Derrida "Elle risque d'effacer l'excès par lequel toute philosophie (du sens) se rapporte en quelque région de son discours au sans-fond du non-sens."
domingo, enero 12, 2014
"Tantôt Foucault refuse en bloc le langage de la raison, qui est celui de l'Ordre
(c'est-à-dire à la fois du système de l'objectivité ou de la rationalité universelle,
dont la psychiatrie veut être l'expression, et de l'ordre de la cité, le droit de cité
philosophique recouvrant le droit de cité tout court, et le philosophique
fonctionnant, dans l'unité d'une certaine structure, comme la métaphore ou la
métaphysique du politique)."
"Invulnérable à toute contradiction déterminée entre raison et déraison,
il est le point à partir duquel l'histoire des formes déterminées de cette
contradiction, de ce dialogue entamé ou rompu peut apparaître comme
tel et être dit. Il est le point de certitude inentamable où s'enracine la
possibilité du récit foucaldien, comme le récit, aussi bien, de la totalité,
ou plutôt de toutes les formes déterminées des échanges entre raison et folie.

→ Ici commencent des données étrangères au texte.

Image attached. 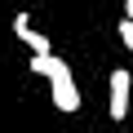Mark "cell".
<instances>
[{"label": "cell", "instance_id": "cell-1", "mask_svg": "<svg viewBox=\"0 0 133 133\" xmlns=\"http://www.w3.org/2000/svg\"><path fill=\"white\" fill-rule=\"evenodd\" d=\"M31 71L49 80V98L58 111H80V89H76V76H71V66H66L58 53H31Z\"/></svg>", "mask_w": 133, "mask_h": 133}, {"label": "cell", "instance_id": "cell-2", "mask_svg": "<svg viewBox=\"0 0 133 133\" xmlns=\"http://www.w3.org/2000/svg\"><path fill=\"white\" fill-rule=\"evenodd\" d=\"M107 84H111V107H107V111H111V120H124V115H129V93H133V76L124 71V66H115Z\"/></svg>", "mask_w": 133, "mask_h": 133}, {"label": "cell", "instance_id": "cell-3", "mask_svg": "<svg viewBox=\"0 0 133 133\" xmlns=\"http://www.w3.org/2000/svg\"><path fill=\"white\" fill-rule=\"evenodd\" d=\"M14 36H18L31 53H53V49H49V36H40V31L31 27V14H18V18H14Z\"/></svg>", "mask_w": 133, "mask_h": 133}, {"label": "cell", "instance_id": "cell-4", "mask_svg": "<svg viewBox=\"0 0 133 133\" xmlns=\"http://www.w3.org/2000/svg\"><path fill=\"white\" fill-rule=\"evenodd\" d=\"M120 44H124V49H129V58H133V22H129V18L120 22Z\"/></svg>", "mask_w": 133, "mask_h": 133}, {"label": "cell", "instance_id": "cell-5", "mask_svg": "<svg viewBox=\"0 0 133 133\" xmlns=\"http://www.w3.org/2000/svg\"><path fill=\"white\" fill-rule=\"evenodd\" d=\"M124 18H129V22H133V0H124Z\"/></svg>", "mask_w": 133, "mask_h": 133}]
</instances>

Il est le point où s'enracine le projet de penser la totalité en lui échappant.
En lui échappant, c'est-à-dire en excédant la totalité, ce qui n'est possible
— dans l'étant — que vers l'infini ou le néant :
même si la totalité de ce que je pense est affectée de fausseté ou de folie,
même si la totalité du monde n'existe pas, même si le nonsens a envahi la
totalité du monde, y compris le contenu de ma pensée, je pense, je suis
pendant que je pense. Même si je n'accède pas ici en fait à la totalité, si je ne
la comprends ni ne l'embrasse en fait, je formule un tel projet et ce projet a un
sens tel qu'il ne se définit qu'au regard d'une pré-compréhension de la totalité
infinie et indéterminée. C'est pourquoi, en cet excès du possible, du droit et
du sens sur le réel, le fait et l'étant, ce projet est fou et reconnaît la folie comme
sa liberté et sa propre possibilité. C'est pourquoi il n'est pas humain au sens de
la factualité anthropologique mais bien métaphysique et démonique : il se
reconnaît d'abord dans sa guerre avec le démon, avec le Malin Génie du non-sens,
et se mesure à sa hauteur, lui résiste en réduisant en soi l'homme naturel.

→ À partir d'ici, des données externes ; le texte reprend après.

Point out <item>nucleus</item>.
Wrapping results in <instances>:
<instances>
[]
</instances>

En ce sens, rien n'est moins rassurant que le Cogito dans son moment inaugural
et propre. Ce projet d'excéder la totalité du monde, comme totalité de ce que je
puis penser en général, n'est pas plus rassurant que la dialectique de Socrate
quand elle déborde aussi la totalité de l'étantité en nous plantant dans la lumière
d'un soleil caché qui est έπέκεινα τής ουσίας. Et Glaucon ne s'y est pas trompé
quand il s'écriait alors :
« Dieu! quelle hyperbole démonique? "δαιμoνιας υπερβολής" »
qu'on traduit assez platement peut-être par « merveilleuse transcendance ».

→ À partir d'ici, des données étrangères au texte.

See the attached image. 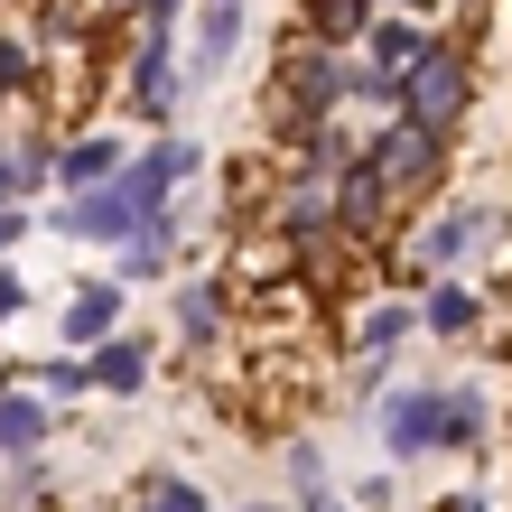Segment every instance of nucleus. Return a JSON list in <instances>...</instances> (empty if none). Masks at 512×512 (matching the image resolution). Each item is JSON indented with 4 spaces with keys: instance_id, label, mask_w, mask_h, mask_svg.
Masks as SVG:
<instances>
[{
    "instance_id": "obj_1",
    "label": "nucleus",
    "mask_w": 512,
    "mask_h": 512,
    "mask_svg": "<svg viewBox=\"0 0 512 512\" xmlns=\"http://www.w3.org/2000/svg\"><path fill=\"white\" fill-rule=\"evenodd\" d=\"M457 112H466V66H457V47H447V38H419V56L401 66V122L447 131Z\"/></svg>"
},
{
    "instance_id": "obj_2",
    "label": "nucleus",
    "mask_w": 512,
    "mask_h": 512,
    "mask_svg": "<svg viewBox=\"0 0 512 512\" xmlns=\"http://www.w3.org/2000/svg\"><path fill=\"white\" fill-rule=\"evenodd\" d=\"M382 457H447V391H391L382 401Z\"/></svg>"
},
{
    "instance_id": "obj_3",
    "label": "nucleus",
    "mask_w": 512,
    "mask_h": 512,
    "mask_svg": "<svg viewBox=\"0 0 512 512\" xmlns=\"http://www.w3.org/2000/svg\"><path fill=\"white\" fill-rule=\"evenodd\" d=\"M122 112L131 122H168L177 112V47H168V19H149V38L131 56V84H122Z\"/></svg>"
},
{
    "instance_id": "obj_4",
    "label": "nucleus",
    "mask_w": 512,
    "mask_h": 512,
    "mask_svg": "<svg viewBox=\"0 0 512 512\" xmlns=\"http://www.w3.org/2000/svg\"><path fill=\"white\" fill-rule=\"evenodd\" d=\"M391 196H401V187H391V168L373 159L364 140H354V149H345V168H336V196H326V205H336V224H345V233H373Z\"/></svg>"
},
{
    "instance_id": "obj_5",
    "label": "nucleus",
    "mask_w": 512,
    "mask_h": 512,
    "mask_svg": "<svg viewBox=\"0 0 512 512\" xmlns=\"http://www.w3.org/2000/svg\"><path fill=\"white\" fill-rule=\"evenodd\" d=\"M280 94H289V112H298V122L336 112V103H345V56H336V47H298L289 66H280Z\"/></svg>"
},
{
    "instance_id": "obj_6",
    "label": "nucleus",
    "mask_w": 512,
    "mask_h": 512,
    "mask_svg": "<svg viewBox=\"0 0 512 512\" xmlns=\"http://www.w3.org/2000/svg\"><path fill=\"white\" fill-rule=\"evenodd\" d=\"M485 233H494V205H447V215L419 233V270H457Z\"/></svg>"
},
{
    "instance_id": "obj_7",
    "label": "nucleus",
    "mask_w": 512,
    "mask_h": 512,
    "mask_svg": "<svg viewBox=\"0 0 512 512\" xmlns=\"http://www.w3.org/2000/svg\"><path fill=\"white\" fill-rule=\"evenodd\" d=\"M373 159L391 168V187H419V177L438 168V149H447V131H429V122H391L382 140H364Z\"/></svg>"
},
{
    "instance_id": "obj_8",
    "label": "nucleus",
    "mask_w": 512,
    "mask_h": 512,
    "mask_svg": "<svg viewBox=\"0 0 512 512\" xmlns=\"http://www.w3.org/2000/svg\"><path fill=\"white\" fill-rule=\"evenodd\" d=\"M84 373H94V391H112V401H131V391H149V336H112L84 354Z\"/></svg>"
},
{
    "instance_id": "obj_9",
    "label": "nucleus",
    "mask_w": 512,
    "mask_h": 512,
    "mask_svg": "<svg viewBox=\"0 0 512 512\" xmlns=\"http://www.w3.org/2000/svg\"><path fill=\"white\" fill-rule=\"evenodd\" d=\"M122 159H131V149L112 140V131L56 140V187H66V196H84V187H103V177H122Z\"/></svg>"
},
{
    "instance_id": "obj_10",
    "label": "nucleus",
    "mask_w": 512,
    "mask_h": 512,
    "mask_svg": "<svg viewBox=\"0 0 512 512\" xmlns=\"http://www.w3.org/2000/svg\"><path fill=\"white\" fill-rule=\"evenodd\" d=\"M243 19H252L243 0H196V47H187V75H196V84L215 75L233 47H243Z\"/></svg>"
},
{
    "instance_id": "obj_11",
    "label": "nucleus",
    "mask_w": 512,
    "mask_h": 512,
    "mask_svg": "<svg viewBox=\"0 0 512 512\" xmlns=\"http://www.w3.org/2000/svg\"><path fill=\"white\" fill-rule=\"evenodd\" d=\"M56 429V401L47 391H0V457H38Z\"/></svg>"
},
{
    "instance_id": "obj_12",
    "label": "nucleus",
    "mask_w": 512,
    "mask_h": 512,
    "mask_svg": "<svg viewBox=\"0 0 512 512\" xmlns=\"http://www.w3.org/2000/svg\"><path fill=\"white\" fill-rule=\"evenodd\" d=\"M112 326H122V280H84L66 298V345H103Z\"/></svg>"
},
{
    "instance_id": "obj_13",
    "label": "nucleus",
    "mask_w": 512,
    "mask_h": 512,
    "mask_svg": "<svg viewBox=\"0 0 512 512\" xmlns=\"http://www.w3.org/2000/svg\"><path fill=\"white\" fill-rule=\"evenodd\" d=\"M168 308H177V336H187V345H215L224 336V280H177Z\"/></svg>"
},
{
    "instance_id": "obj_14",
    "label": "nucleus",
    "mask_w": 512,
    "mask_h": 512,
    "mask_svg": "<svg viewBox=\"0 0 512 512\" xmlns=\"http://www.w3.org/2000/svg\"><path fill=\"white\" fill-rule=\"evenodd\" d=\"M419 326H429V336H475V326H485V298H475L466 280H438L429 308H419Z\"/></svg>"
},
{
    "instance_id": "obj_15",
    "label": "nucleus",
    "mask_w": 512,
    "mask_h": 512,
    "mask_svg": "<svg viewBox=\"0 0 512 512\" xmlns=\"http://www.w3.org/2000/svg\"><path fill=\"white\" fill-rule=\"evenodd\" d=\"M485 429H494V401L475 382H457L447 391V457H466V447H485Z\"/></svg>"
},
{
    "instance_id": "obj_16",
    "label": "nucleus",
    "mask_w": 512,
    "mask_h": 512,
    "mask_svg": "<svg viewBox=\"0 0 512 512\" xmlns=\"http://www.w3.org/2000/svg\"><path fill=\"white\" fill-rule=\"evenodd\" d=\"M373 28V0H308V38L317 47H354Z\"/></svg>"
},
{
    "instance_id": "obj_17",
    "label": "nucleus",
    "mask_w": 512,
    "mask_h": 512,
    "mask_svg": "<svg viewBox=\"0 0 512 512\" xmlns=\"http://www.w3.org/2000/svg\"><path fill=\"white\" fill-rule=\"evenodd\" d=\"M131 512H215V503H205L196 475H140V503Z\"/></svg>"
},
{
    "instance_id": "obj_18",
    "label": "nucleus",
    "mask_w": 512,
    "mask_h": 512,
    "mask_svg": "<svg viewBox=\"0 0 512 512\" xmlns=\"http://www.w3.org/2000/svg\"><path fill=\"white\" fill-rule=\"evenodd\" d=\"M364 47H373V66L401 75L410 56H419V28H410V19H373V28H364Z\"/></svg>"
},
{
    "instance_id": "obj_19",
    "label": "nucleus",
    "mask_w": 512,
    "mask_h": 512,
    "mask_svg": "<svg viewBox=\"0 0 512 512\" xmlns=\"http://www.w3.org/2000/svg\"><path fill=\"white\" fill-rule=\"evenodd\" d=\"M38 391H47V401H75V391H94L84 354H56V364H38Z\"/></svg>"
},
{
    "instance_id": "obj_20",
    "label": "nucleus",
    "mask_w": 512,
    "mask_h": 512,
    "mask_svg": "<svg viewBox=\"0 0 512 512\" xmlns=\"http://www.w3.org/2000/svg\"><path fill=\"white\" fill-rule=\"evenodd\" d=\"M410 326H419V308H373V317H364V336H354V345H364V354H382V345H401Z\"/></svg>"
},
{
    "instance_id": "obj_21",
    "label": "nucleus",
    "mask_w": 512,
    "mask_h": 512,
    "mask_svg": "<svg viewBox=\"0 0 512 512\" xmlns=\"http://www.w3.org/2000/svg\"><path fill=\"white\" fill-rule=\"evenodd\" d=\"M19 243H28V215H19V205H0V261H10Z\"/></svg>"
},
{
    "instance_id": "obj_22",
    "label": "nucleus",
    "mask_w": 512,
    "mask_h": 512,
    "mask_svg": "<svg viewBox=\"0 0 512 512\" xmlns=\"http://www.w3.org/2000/svg\"><path fill=\"white\" fill-rule=\"evenodd\" d=\"M19 308H28V289H19V280H10V270H0V326H10V317H19Z\"/></svg>"
},
{
    "instance_id": "obj_23",
    "label": "nucleus",
    "mask_w": 512,
    "mask_h": 512,
    "mask_svg": "<svg viewBox=\"0 0 512 512\" xmlns=\"http://www.w3.org/2000/svg\"><path fill=\"white\" fill-rule=\"evenodd\" d=\"M28 196V177H19V159H0V205H19Z\"/></svg>"
},
{
    "instance_id": "obj_24",
    "label": "nucleus",
    "mask_w": 512,
    "mask_h": 512,
    "mask_svg": "<svg viewBox=\"0 0 512 512\" xmlns=\"http://www.w3.org/2000/svg\"><path fill=\"white\" fill-rule=\"evenodd\" d=\"M177 10H187V0H140V19H177Z\"/></svg>"
},
{
    "instance_id": "obj_25",
    "label": "nucleus",
    "mask_w": 512,
    "mask_h": 512,
    "mask_svg": "<svg viewBox=\"0 0 512 512\" xmlns=\"http://www.w3.org/2000/svg\"><path fill=\"white\" fill-rule=\"evenodd\" d=\"M243 512H289V503H243Z\"/></svg>"
},
{
    "instance_id": "obj_26",
    "label": "nucleus",
    "mask_w": 512,
    "mask_h": 512,
    "mask_svg": "<svg viewBox=\"0 0 512 512\" xmlns=\"http://www.w3.org/2000/svg\"><path fill=\"white\" fill-rule=\"evenodd\" d=\"M0 391H10V382H0Z\"/></svg>"
},
{
    "instance_id": "obj_27",
    "label": "nucleus",
    "mask_w": 512,
    "mask_h": 512,
    "mask_svg": "<svg viewBox=\"0 0 512 512\" xmlns=\"http://www.w3.org/2000/svg\"><path fill=\"white\" fill-rule=\"evenodd\" d=\"M131 10H140V0H131Z\"/></svg>"
}]
</instances>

Cette hyperbole démonique va plus loin que la passion de l'ΰβρις si du moins
on ne voit en celle-ci que la modification pathologique de l'étant appelé homme.
Une telle ύβρις se tient à l'intérieur du monde. Elle implique, à supposer qu'elle
soit dérèglement et démesure, le dérèglement et la démesure fondamentale
de l'hyperbole qui ouvre et fonde le monde comme tel en l'excédant. L'υβρις
n'est excessive et excédante que dans l'espace ouvert par l'hyperbole démonique."
"Elle risque d'effacer l'excès par lequel toute philosophie (du sens)
se rapporte en quelque région de son discours au sans-fond du non-sens."